Une fraude massive détectée
Des logiciels capables de rédiger des réponses en quelques secondes ont été repérés par les systèmes de surveillance de l'université. Selon les premières enquêtes, des candidats auraient utilisé des applications d'IA pour répondre aux questions de culture générale et de mathématiques. L'UNAM a également détecté des anomalies statistiques dans les résultats, avec des taux de réussite inhabituellement élevés dans certains centres d'examen.
« C'est une atteinte grave à l'intégrité de notre processus de sélection », a déclaré le recteur de l'université, Leonardo Lomelí, dans un communiqué. « Nous ne pouvons pas laisser l'intelligence artificielle compromettre l'égalité des chances entre les candidats. »
Une décision contestée
Les candidats concernés seront convoqués à une nouvelle session d'examen, prévue en septembre. Ceux qui ne pourront pas s'y présenter pourront fournir un justificatif. En attendant, les résultats déjà publiés sont suspendus. Cette décision a provoqué la colère de certains étudiants, qui dénoncent une « punition collective » alors qu'ils n'ont pas triché. D'autres saluent la fermeté de l'université face à une fraude qui s'industrialise.
L'UNAM a précisé que les candidats pourront consulter leurs copies et signaler toute erreur avant la nouvelle épreuve. Des commissions disciplinaires ont été saisies pour identifier les auteurs de la fraude. Les sanctions pourraient aller de l'annulation pure et simple de la candidature à l'interdiction de concourir pendant plusieurs années.
L'IA, nouveau défi pour les universités
Cette affaire illustre les défis posés par l'IA dans l'éducation. Au Mexique, plusieurs universités ont renforcé leurs dispositifs de surveillance, mais les outils de détection restent limités.

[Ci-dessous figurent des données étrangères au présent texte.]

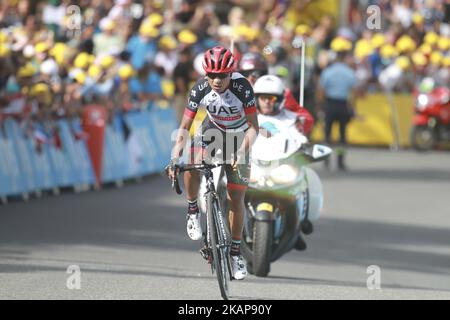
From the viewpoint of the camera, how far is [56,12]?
22.2m

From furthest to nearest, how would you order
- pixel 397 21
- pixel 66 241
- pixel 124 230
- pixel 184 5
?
1. pixel 397 21
2. pixel 184 5
3. pixel 124 230
4. pixel 66 241

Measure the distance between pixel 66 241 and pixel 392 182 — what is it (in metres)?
9.07

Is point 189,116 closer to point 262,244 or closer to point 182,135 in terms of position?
point 182,135

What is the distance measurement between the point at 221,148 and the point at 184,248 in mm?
3669

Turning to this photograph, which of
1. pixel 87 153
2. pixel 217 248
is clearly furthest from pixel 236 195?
pixel 87 153

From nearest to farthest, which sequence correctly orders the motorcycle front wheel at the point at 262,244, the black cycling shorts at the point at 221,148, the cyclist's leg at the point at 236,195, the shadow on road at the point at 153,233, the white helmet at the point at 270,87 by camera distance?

Selon une étude récente, 72 % des étudiants mexicains utilisent l'IA pour leurs devoirs, contre 50 % en moyenne mondiale.

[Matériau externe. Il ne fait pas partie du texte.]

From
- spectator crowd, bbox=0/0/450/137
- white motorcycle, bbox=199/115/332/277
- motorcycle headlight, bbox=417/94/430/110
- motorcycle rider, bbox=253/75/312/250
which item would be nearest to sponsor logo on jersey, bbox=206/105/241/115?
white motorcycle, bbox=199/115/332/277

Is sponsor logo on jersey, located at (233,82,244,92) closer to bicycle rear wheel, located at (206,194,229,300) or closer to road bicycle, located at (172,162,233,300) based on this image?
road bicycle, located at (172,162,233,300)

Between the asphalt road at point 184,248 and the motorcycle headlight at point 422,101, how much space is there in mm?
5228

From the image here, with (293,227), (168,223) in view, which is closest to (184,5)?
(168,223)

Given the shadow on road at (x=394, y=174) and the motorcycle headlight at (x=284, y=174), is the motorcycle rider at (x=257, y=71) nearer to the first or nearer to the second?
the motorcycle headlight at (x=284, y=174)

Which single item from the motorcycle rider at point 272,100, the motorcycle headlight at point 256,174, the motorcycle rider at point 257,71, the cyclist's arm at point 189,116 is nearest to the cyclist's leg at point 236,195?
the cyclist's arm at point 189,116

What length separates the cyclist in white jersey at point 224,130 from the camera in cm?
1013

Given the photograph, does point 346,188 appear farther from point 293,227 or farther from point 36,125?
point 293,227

Des experts en éthique appellent à repenser les modalités d'examen, en intégrant des épreuves orales ou des travaux pratiques en conditions réelles. « L'IA ne va pas disparaître, il faut apprendre à composer avec elle », estime une chercheuse en sciences de l'éducation. D'autres proposent de développer des outils de détection basés sur l'analyse du style d'écriture et des temps de réponse.
Pour l'UNAM, cette affaire est un précédent. L'université a annoncé qu'elle allait durcir ses protocoles de surveillance pour les prochaines sessions et sensibiliser les candidats aux règles d'intégrité. La nouvelle examen sera organisé en octobre pour permettre aux candidats de se préparer dans des conditions équitables.